Ives, University of Bristol
This talk focusses specifically on ethical and legal issues associated with regulating surgical innovation. It will use, as a case study, a recent high profile UK case (2018), where a 69 year old man died following complications during robotic assisted heart surgery. A brief overview of the case will be used to highlight three key problematic areas (1) defining innovation in surgery, (2) consenting for unknown risk and (3) the learning curve, all of which highlight particular challenges for would-be regulators of innovative surgical practice . The talk will conclude by proposing an eliminativist approach to thinking about surgical innovation, and asking whether a regulatory approach that focusses on risk profiles could have prevented this tragic case
Session 3 - What
ethical principles should guide work on emerging treatments and experimentation
"Novel medical treatments, innovation, hope and headlines", Catherine Joynson, Nuffield Council on Bioethics
There is a spectrum of treatments that might be considered to be experimental, from those which have never been used in humans, to those which are used routinely but are not licensed for the condition in question. Experimental treatments include medicines, surgery, medical devices and implants, stem cell and gene therapies, and fertility treatments.
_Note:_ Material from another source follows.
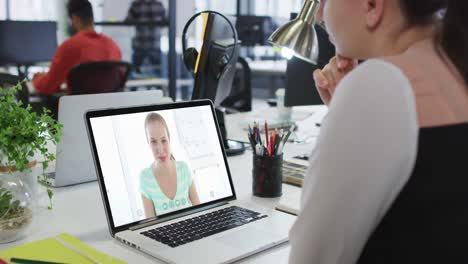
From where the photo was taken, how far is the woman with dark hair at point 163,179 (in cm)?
110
There are several ways in which experimental treatments can be supplied and offered to patients within the UK legal and regulatory framework, and crowdfunding has emerged as a way to raise funds for costly medical treatments. The Nuffield Council on Bioethics has identified some of the ethical issues that the use of experimental treatments can raise. These include: difficulties in assessing efficacy and safety; ensuring fairness of access; challenges around decision making and consent in the context of online information; potential impacts on knowledge generation; and ensuring healthcare professionals act responsibly. These challenges can be particularly acute when parents or guardians seek to access experimental treatment for a child or person who lacks capacity to consent. A core challenge is balancing the interests of patients in accessing experimental treatments and the need to support innovation, with ensuring there are sufficient safeguards to protect patients from potential harm(s).
"Harms and benefits in clinical innovation", Dr. Gardar
Arnason, University of
The use of unproven methods in clinical practice, when proven methods have been exhausted, is variously seen as either a matter of clinical practice, a matter of both research and clinical practice, or as being only defensible when provided in the context of clinical research. First, I discuss the distinction between research and clinical practice and to what extent it matters morally. I then consider the view that the use of unproven methods outside of clinical trials is not research and that the dominating moral principles in this context are respect for autonomy (of both patient and clinician) and clinical freedom. Against this view, I argue that even if clinical innovation is not research, it should be similarly regulated, and, in particular where the unproven method is invasive or poses significant burden or risk to the patient, its use must be reviewed by a research ethics committee or a similar independent, institutional body. I conclude with some thoughts on the importance of producing regulation that not only aims to protect patients while promoting innovation, but that is also robustly implemented and that provides careful and trustworthy oversight mechanisms.
"Ethical principles in unproven methods – is there a need for regulations?", Professor Ingemar Engström, Örebro University/NCBio
In this talk, two Swedish documents on ethical aspects on unproven methods (clinical innovation) are presented. Fundamental ethical principles that have to be taken into account if such methods are to be used in clinical medicine will be discussed. The reports look at ethical value conflicts that can arise when unproven methods are used in health care. Both reports conclude that it is ethically acceptable to provide unproven methods outside research projects under some strictly defined preconditions. In Sweden, this area is not satisfactorily legally regulated. A better regulation should therefore be prioritized.